§ 実施事項:
1: 本文抜粋では、プロトタイプとは何を指すと説明されているか。
2: 次の(a)〜(c)が本文抜粋の内容と合うかどうか、それぞれ「はい」か「いいえ」で答え、判断の根拠となる本文の語句をそのまま引用せよ。(a) プロトタイプはシステムやアプリの開発に限って作られる。(b) 依頼者や開発者が思い描くアイデアは、他人と共有しにくい。(c) 複数人に「おいしそうな果物でデザートを作って」と言うと、皆が同じデザートを思い浮かべる。
3: 本文抜粋によると、プロトタイプを作るとイメージや仕様を固めやすくなるのはなぜか。

§ 本文抜粋:
━━━━
システムやアプリなど、何らかの商品開発を行う際には「プロトタイプ」を作成するケースが多く見られます。そもそも、プロトタイプを作成する目的は何なのでしょうか? また、作成することでどのようなメリットがあるのでしょうか。
ここではプロトタイプの意味や目的、開発に取り入れるメリット・デメリットを解説。プロトタイプを活用できるシーンについてもご紹介します。商品開発の効率化を目指すためにも、ぜひ知識として知っておきましょう。
プロトタイプとは「試作モデル」のこと!作成の目的や種類は?
プロトタイプとは商品やサービスの「試作モデル」を指します。
依頼者や開発者がイメージしている「アイデア」は、他人と共有するのがなかなか難しいものです。
そのような場合に、プロトタイプとして具体的な“形”へと変換・共有すれば、イメージや仕様を固めやすくなります。
たとえば、複数人がいる中で「おいしそうな果物でデザートを作って」と言われると、思い浮かべるデザートはバラバラになるでしょう。
━━━━
§ 提示データ:
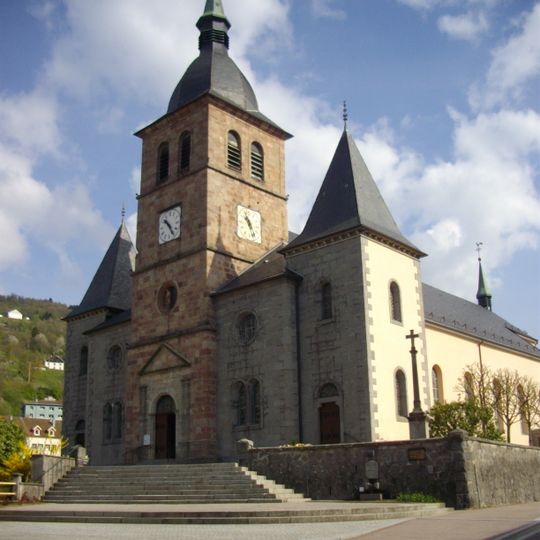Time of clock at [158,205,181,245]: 10:24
━━━━
§ 解答:
1: 商品やサービスの「試作モデル」を指す。

2:
(a) いいえ:「システムやアプリなど、何らかの商品開発を行う際には」
(b) はい:「他人と共有するのがなかなか難しいものです」
(c) いいえ:「思い浮かべるデザートはバラバラになるでしょう」

3: 依頼者や開発者が思い描くアイデアは、他人と共有するのが難しい。プロトタイプとして具体的な形に変換すれば、それを共有できるからである。